Most of the pictures taken in that story were in Dearborn, Michigan, or in New York City, which is where a lot of Muslims live. However, this story subject is about all Muslims in America, but a Muslim’s experience in a Muslim-centric area may not be the same for all Muslims, such as one in the Midwest or on the West coast. The judges also talked a lot about access and how difficult a story may be to obtain, and how that affects the story. This may have affecting their judging.

Sports multimedia was a small category, which was nice because there was room for a lot of conversations about the pieces. The pieces that were awarded had very strong subject matter, such as the geek fight club, and the death of a teammate on a high school basketball team. The editing was all over the place. California Is A Place’s fight club piece with heavy vignettes, experimental editing, and was in black and white. The “Death in Fennville” piece was very standard — talking head interviews, broadcast-style editing, but very strong narration and pathos.

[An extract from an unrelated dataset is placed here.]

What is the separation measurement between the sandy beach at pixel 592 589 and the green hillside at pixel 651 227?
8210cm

I appreciated the all-over-the-place attitude with multimedia and how no two pieces were edited similarly or had similar elements. Some relied heavily on photos, others were entirely video. One piece, which did not place but had a strong story subject, was “outted” because one of the judges said it seemed more like a music video than a multimedia piece, due to the distracting music that mostly drove the piece.

What I appreciated most about this year’s POYi judging was the “tried and true” subject matter, which makes me realize that you may be doing a story that’s been done before, but that doesn’t make it any less important.